→ PASSAGE FOR REVIEW
##########

Check if The Number is Fascinating

EASY

Description

You are given an integer n that consists of exactly 3 digits.

We call the number n fascinating if, after the following modification, the resulting number contains all the digits from 1 to 9 exactly once and does not contain any 0's:

  • Concatenate n with the numbers 2 * n and 3 * n.

Return true if n is fascinating, or false otherwise.

Concatenating two numbers means joining them together. For example, the concatenation of 121 and 371 is 121371.

 

Example 1:

Input: n = 192
Output: true
Explanation: We concatenate the numbers n = 192 and 2 * n = 384 and 3 * n = 576. The resulting number is 192384576. This number contains all the digits from 1 to 9 exactly once.

Example 2:

Input: n = 100
Output: false
Explanation: We concatenate the numbers n = 100 and 2 * n = 200 and 3 * n = 300. The resulting number is 100200300. This number does not satisfy any of the conditions.

 

Constraints:

  • 100 <= n <= 999

Approaches

Checkout 3 different approaches to solve Check if The Number is Fascinating. Click on different approaches to view the approach and algorithm in detail.

String Concatenation and Sorting

This approach involves creating the concatenated number as a string and then verifying its properties. The central idea is that if a 9-digit number contains every digit from 1 to 9 exactly once, then its characters, when sorted, must form the string "123456789". This provides a simple way to check the condition.

Algorithm

  • Calculate n2 = 2 * n and n3 = 3 * n.
  • Convert n, n2, and n3 to strings and concatenate them to form a single string s.
  • Check if the length of s is exactly 9. If not, the number cannot be fascinating, so return false.
  • Convert the string s into a character array.
  • Sort the character array in ascending order.
  • Create a new string from the sorted character array.
  • Compare this sorted string with the target string "123456789". If they are identical, it means the original concatenated number contained all digits from 1 to 9 exactly once. Return true. Otherwise, return false.

##########

Data records
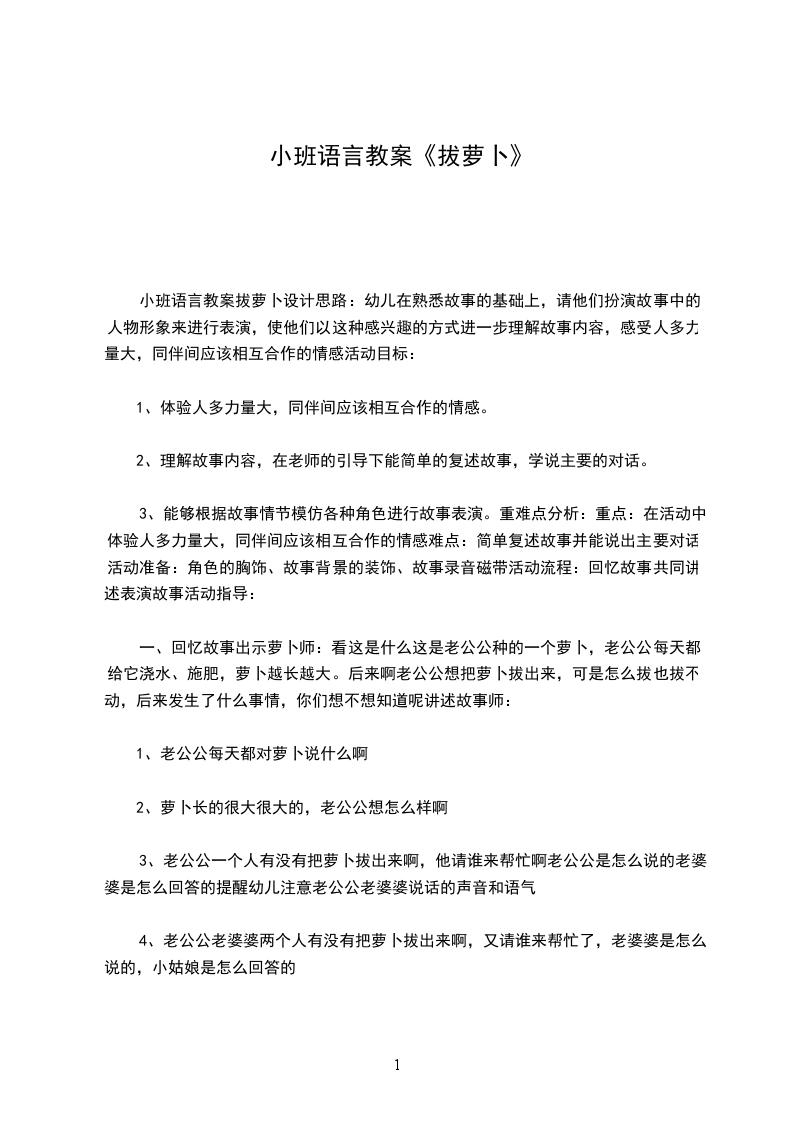 小班语言教案《拔萝卜》

小班语言教案拔萝卜设计思路：幼儿在熟悉故事的基础上，请他们扮演故事中的人物形象来进行表演，使他们以这种感兴趣的方式进一步理解故事内容，感受人多力量大，同伴间应该相互合作的情感活动目标：

1、体验人多力量大，同伴间应该相互合作的情感。

2、理解故事内容，在老师的引导下能简单的复述故事，学说主要的对话。

3、能够根据故事情节模仿各种角色进行故事表演。重难点分析：重点：在活动中体验人多力量大，同伴间应该相互合作的情感难点：简单复述故事并能说出主要对话活动准备：角色的胸饰、故事背景的装饰、故事录音磁带活动流程：回忆故事共同讲述表演故事活动指导：

一、回忆故事出示萝卜师：看这是什么这是老公公种的一个萝卜，老公公每天都给它浇水、施肥，萝卜越长越大。后来啊老公公想把萝卜拔出来，可是怎么拔也拔不动，后来发生了什么事情，你们想不想知道呢讲述故事师：

1、老公公每天都对萝卜说什么啊

2、萝卜长的很大很大的，老公公想怎么样啊

3、老公公一个人有没有把萝卜拔出来啊，他请谁来帮忙啊老公公是怎么说的老婆婆是怎么回答的提醒幼儿注意老公公老婆婆说话的声音和语气

4、老公公老婆婆两个人有没有把萝卜拔出来啊，又请谁来帮忙了，老婆婆是怎么说的，小姑娘是怎么回答的

1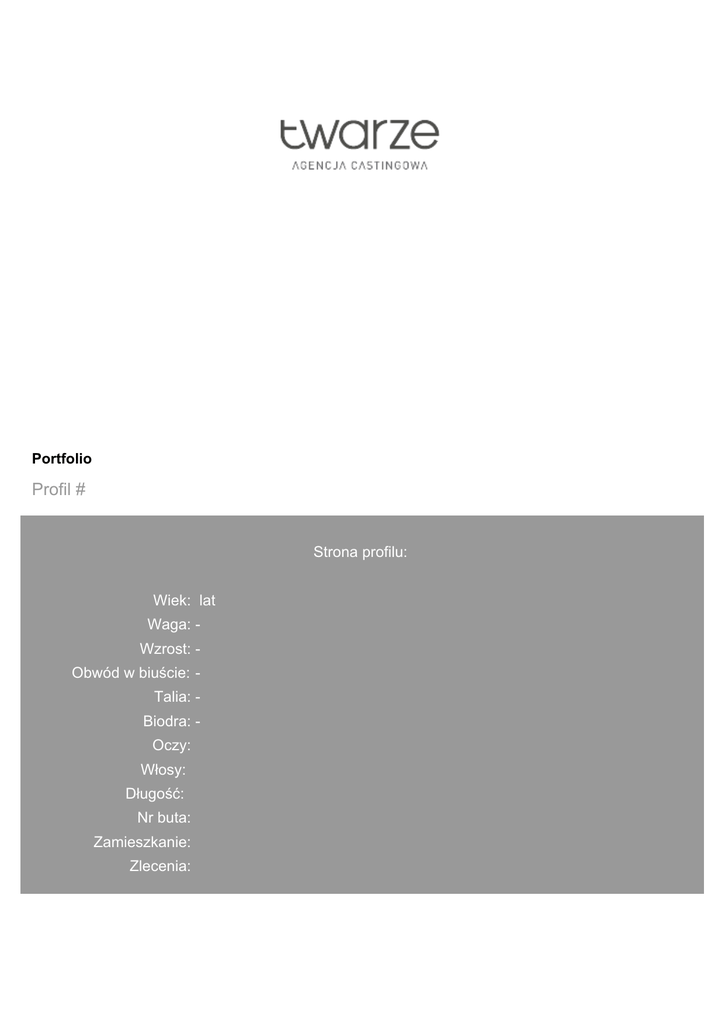 twarze
AGENCJA CASTINGOWA

Portfolio

Profil #

Strona profilu:

Wiek: lat
Waga: -
Wzrost: -
Obwód w biuście: -
Talia: -
Biodra: -
Oczy:
Włosy:
Długość:
Nr buta:
Zamieszkanie:
Zlecenia: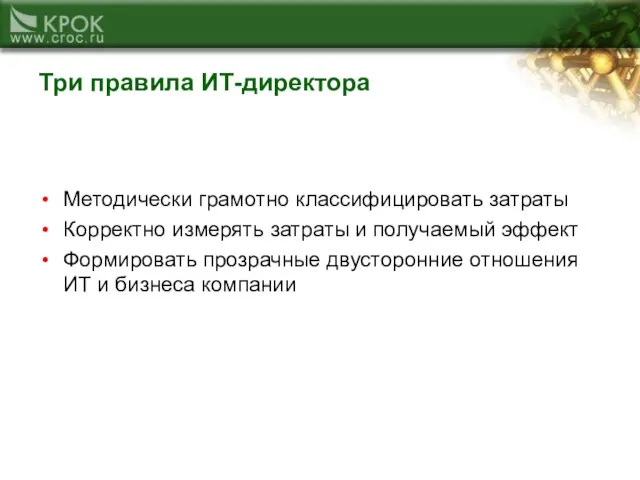 КРОК
www.croc.ru

Три правила ИТ-директора

• Методически грамотно классифицировать затраты
• Корректно измерять затраты и получаемый эффект
• Формировать прозрачные двусторонние отношения ИТ и бизнеса компании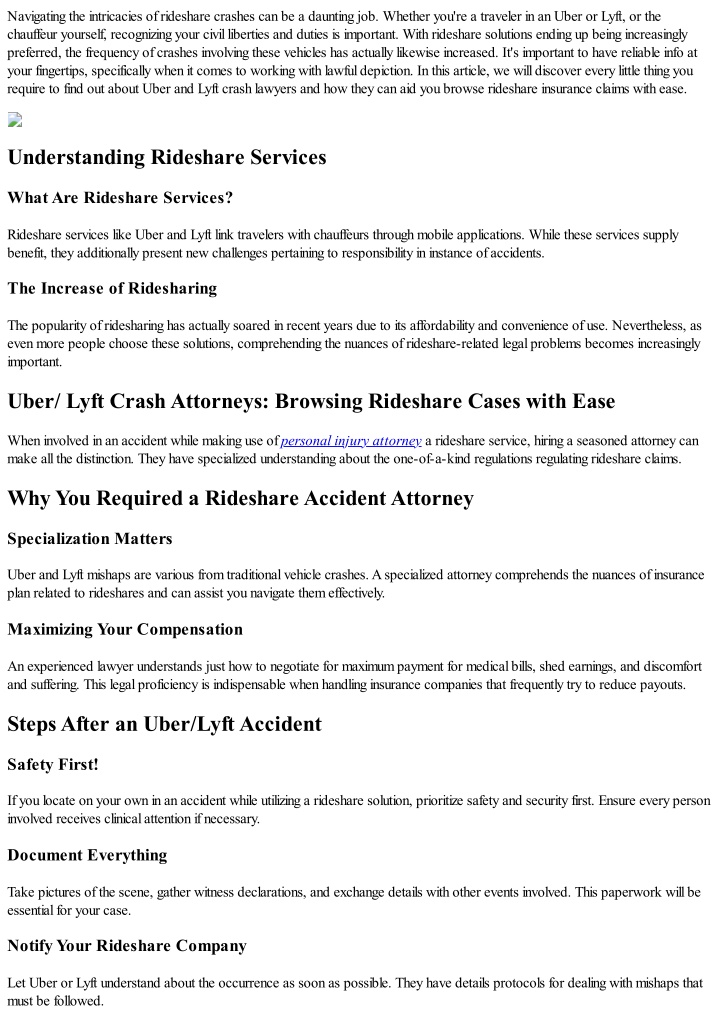 Navigating the intricacies of rideshare crashes can be a daunting job. Whether you're a traveler in an Uber or Lyft, or the chauffeur yourself, recognizing your civil liberties and duties is important. With rideshare solutions ending up being increasingly preferred, the frequency of crashes involving these vehicles has actually likewise increased. It's important to have reliable info at your fingertips, specifically when it comes to working with lawful depiction. In this article, we will discover every little thing you require to find out about Uber and Lyft crash lawyers and how they can aid you browse rideshare insurance claims with ease.

Understanding Rideshare Services

What Are Rideshare Services?

Rideshare services like Uber and Lyft link travelers with chauffeurs through mobile applications. While these services supply benefit, they additionally present new challenges pertaining to responsibility in instance of accidents.

The Increase of Ridesharing

The popularity of ridesharing has actually soared in recent years due to its affordability and convenience of use. Nevertheless, as even more people choose these solutions, comprehending the nuances of rideshare-related legal problems becomes increasingly important.

Uber/ Lyft Crash Attorneys: Browsing Rideshare Cases with Ease

When involved in an accident while making use of personal injury attorney a rideshare service, hiring a seasoned attorney can make all the distinction. They have specialized understanding about the one-of-a-kind regulations regulating rideshare claims.

Why You Required a Rideshare Accident Attorney

Specialization Matters

Uber and Lyft mishaps are various from traditional vehicle crashes. A specialized attorney comprehends the nuances of insurance plan related to rideshares and can assist you navigate them effectively.

Maximizing Your Compensation

An experienced lawyer understands just how to negotiate for maximum payment for medical bills, shed earnings, and discomfort and suffering. This legal proficiency is indispensable when handling insurance companies that frequently try to reduce payouts.

Steps After an Uber/Lyft Accident

Safety First!

If you locate on your own in an accident while utilizing a rideshare solution, prioritize safety and security first. Ensure every person involved receives clinical attention if necessary.

Document Everything

Take pictures of the scene, gather witness declarations, and exchange details with other events involved. This paperwork will be essential for your case.

Notify Your Rideshare Company

Let Uber or Lyft understand about the occurrence as soon as possible. They have details protocols for dealing with mishaps that must be followed.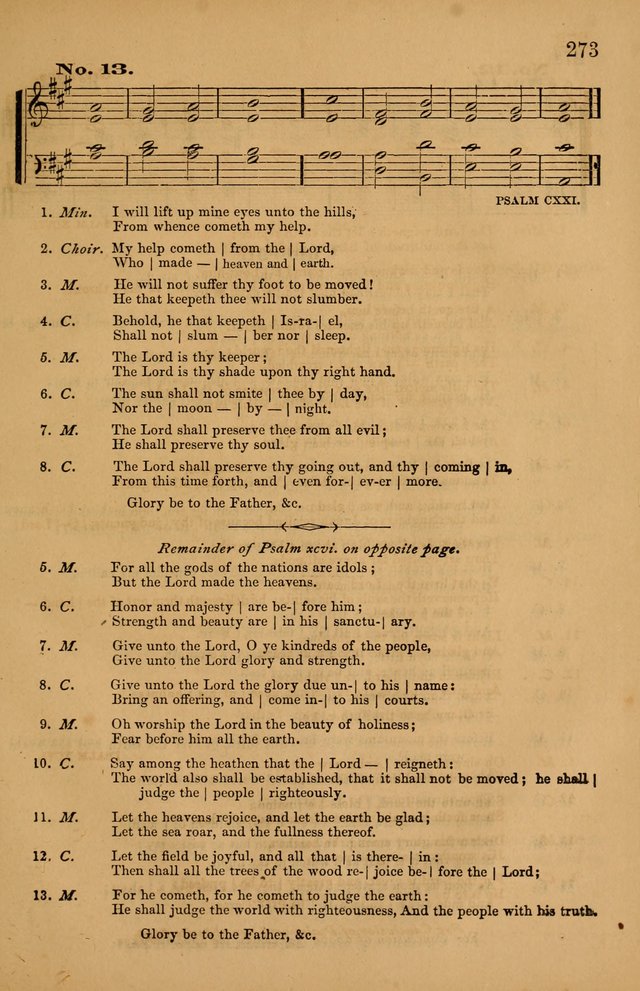 273

No. 13.

PSALM CXXI.

1. Min. I will lift up mine eyes unto the hills, From whence cometh my help.

2. Choir. My help cometh | from the | Lord, Who | made — | heaven and | earth.

3. M. He will not suffer thy foot to be moved! He that keepeth thee will not slumber.

4. C. Behold, he that keepeth | Is-ra-| el, Shall not | slum — | ber nor | sleep.

5. M. The Lord is thy keeper; The Lord is thy shade upon thy right hand.

6. C. The sun shall not smite | thee by | day, Nor the | moon — | by — | night.

7. M. The Lord shall preserve thee from all evil; He shall preserve thy soul.

8. C. The Lord shall preserve thy going out, and thy | coming | in, From this time forth, and | even for-| ev-er | more.

Glory be to the Father, &c.

Remainder of Psalm xcvi. on opposite page.

5. M. For all the gods of the nations are idols; But the Lord made the heavens.

6. C. Honor and majesty | are be-| fore him; Strength and beauty are | in his | sanctu-| ary.

7. M. Give unto the Lord, O ye kindreds of the people, Give unto the Lord glory and strength.

8. C. Give unto the Lord the glory due un-| to his | name: Bring an offering, and | come in-| to his | courts.

9. M. Oh worship the Lord in the beauty of holiness; Fear before him all the earth.

10. C. Say among the heathen that the | Lord — | reigneth: The world also shall be established, that it shall not be moved; he shall | judge the | people | righteously.

11. M. Let the heavens rejoice, and let the earth be glad; Let the sea roar, and the fullness thereof.

12. C. Let the field be joyful, and all that | is there- | in: Then shall all the trees of the wood re-| joice be-| fore the | Lord;

13. M. For he cometh, for he cometh to judge the earth: He shall judge the world with righteousness, And the people with his truth.

Glory be to the Father, &c.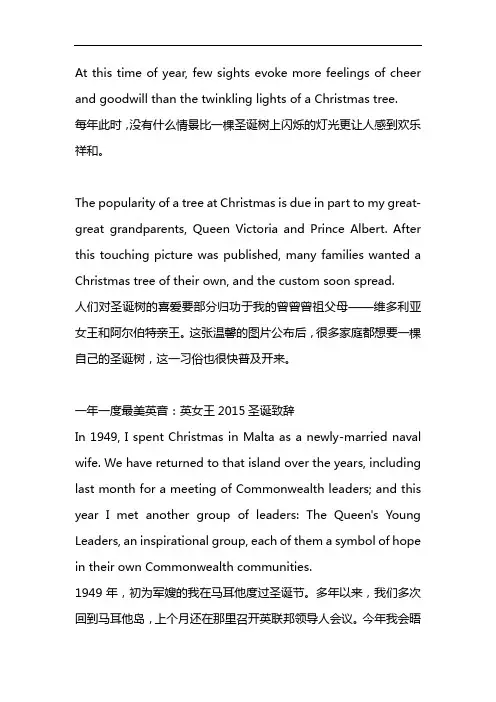 At this time of year, few sights evoke more feelings of cheer and goodwill than the twinkling lights of a Christmas tree.
每年此时，没有什么情景比一棵圣诞树上闪烁的灯光更让人感到欢乐祥和。

The popularity of a tree at Christmas is due in part to my great-great grandparents, Queen Victoria and Prince Albert. After this touching picture was published, many families wanted a Christmas tree of their own, and the custom soon spread.
人们对圣诞树的喜爱要部分归功于我的曾曾曾祖父母——维多利亚女王和阿尔伯特亲王。这张温馨的图片公布后，很多家庭都想要一棵自己的圣诞树，这一习俗也很快普及开来。

一年一度最美英音：英女王 2015 圣诞致辞
In 1949, I spent Christmas in Malta as a newly-married naval wife. We have returned to that island over the years, including last month for a meeting of Commonwealth leaders; and this year I met another group of leaders: The Queen's Young Leaders, an inspirational group, each of them a symbol of hope in their own Commonwealth communities.
1949 年，初为军嫂的我在马耳他度过圣诞节。多年以来，我们多次回到马耳他岛，上个月还在那里召开英联邦领导人会议。今年我会晤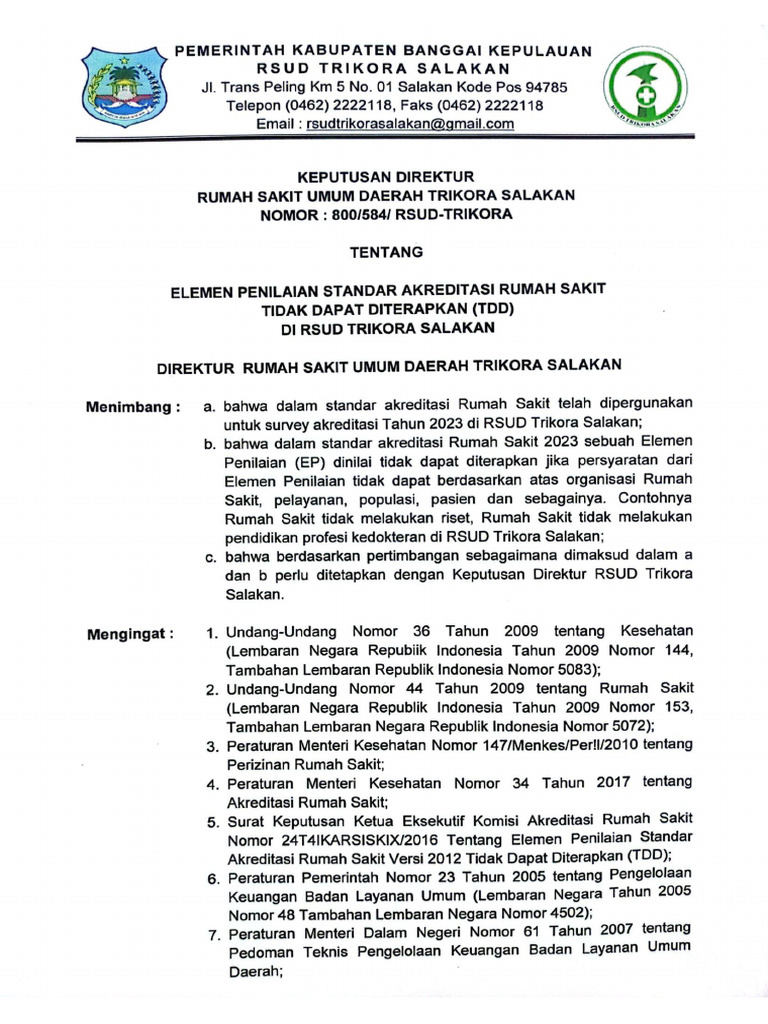 PEMERINTAH KABUPATEN BANGGAI KEPULAUAN
RSUD TRIKORA SALAKAN
Jl. Trans Peling Km 5 No. 01 Salakan Kode Pos 94785
Telepon (0462) 2222118, Faks (0462) 2222118
Email : rsudtrikorasalakan@gmail.com

RSUD TRIKORA SALAKAN

KEPUTUSAN DIREKTUR
RUMAH SAKIT UMUM DAERAH TRIKORA SALAKAN
NOMOR : 800/584/ RSUD-TRIKORA

TENTANG

ELEMEN PENILAIAN STANDAR AKREDITASI RUMAH SAKIT
TIDAK DAPAT DITERAPKAN (TDD)
DI RSUD TRIKORA SALAKAN

DIREKTUR RUMAH SAKIT UMUM DAERAH TRIKORA SALAKAN

Menimbang : a. bahwa dalam standar akreditasi Rumah Sakit telah dipergunakan untuk survey akreditasi Tahun 2023 di RSUD Trikora Salakan;
b. bahwa dalam standar akreditasi Rumah Sakit 2023 sebuah Elemen Penilaian (EP) dinilai tidak dapat diterapkan jika persyaratan dari Elemen Penilaian tidak dapat berdasarkan atas organisasi Rumah Sakit, pelayanan, populasi, pasien dan sebagainya. Contohnya Rumah Sakit tidak melakukan riset, Rumah Sakit tidak melakukan pendidikan profesi kedokteran di RSUD Trikora Salakan;
c. bahwa berdasarkan pertimbangan sebagaimana dimaksud dalam a dan b perlu ditetapkan dengan Keputusan Direktur RSUD Trikora Salakan.

Mengingat : 1. Undang-Undang Nomor 36 Tahun 2009 tentang Kesehatan (Lembaran Negara Repubiik Indonesia Tahun 2009 Nomor 144, Tambahan Lembaran Republik Indonesia Nomor 5083);
2. Undang-Undang Nomor 44 Tahun 2009 tentang Rumah Sakit (Lembaran Negara Republik Indonesia Tahun 2009 Nomor 153, Tambahan Lembaran Negara Republik Indonesia Nomor 5072);
3. Peraturan Menteri Kesehatan Nomor 147/Menkes/Per!I/2010 tentang Perizinan Rumah Sakit;
4. Peraturan Menteri Kesehatan Nomor 34 Tahun 2017 tentang Akreditasi Rumah Sakit;
5. Surat Keputusan Ketua Eksekutif Komisi Akreditasi Rumah Sakit Nomor 24T4IKARSISKIX/2016 Tentang Elemen Penilaian Standar Akreditasi Rumah Sakit Versi 2012 Tidak Dapat Diterapkan (TDD);
6. Peraturan Pemerintah Nomor 23 Tahun 2005 tentang Pengelolaan Keuangan Badan Layanan Umum (Lembaran Negara Tahun 2005 Nomor 48 Tambahan Lembaran Negara Nomor 4502);
7. Peraturan Menteri Dalam Negeri Nomor 61 Tahun 2007 tentang Pedoman Teknis Pengelolaan Keuangan Badan Layanan Umum Daerah;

##########

→ PROBLEM
Answer these questions about the fascinating-number problem:
1. What range of values for n do the constraints allow?
2. In the explanation for Example 1, what value is given for 3 * n?
3. In the string concatenation and sorting approach, what target string is the sorted string compared with?

→ OUTPUT FOR THIS TASK
1. 100 <= n <= 999
2. 576
3. "123456789"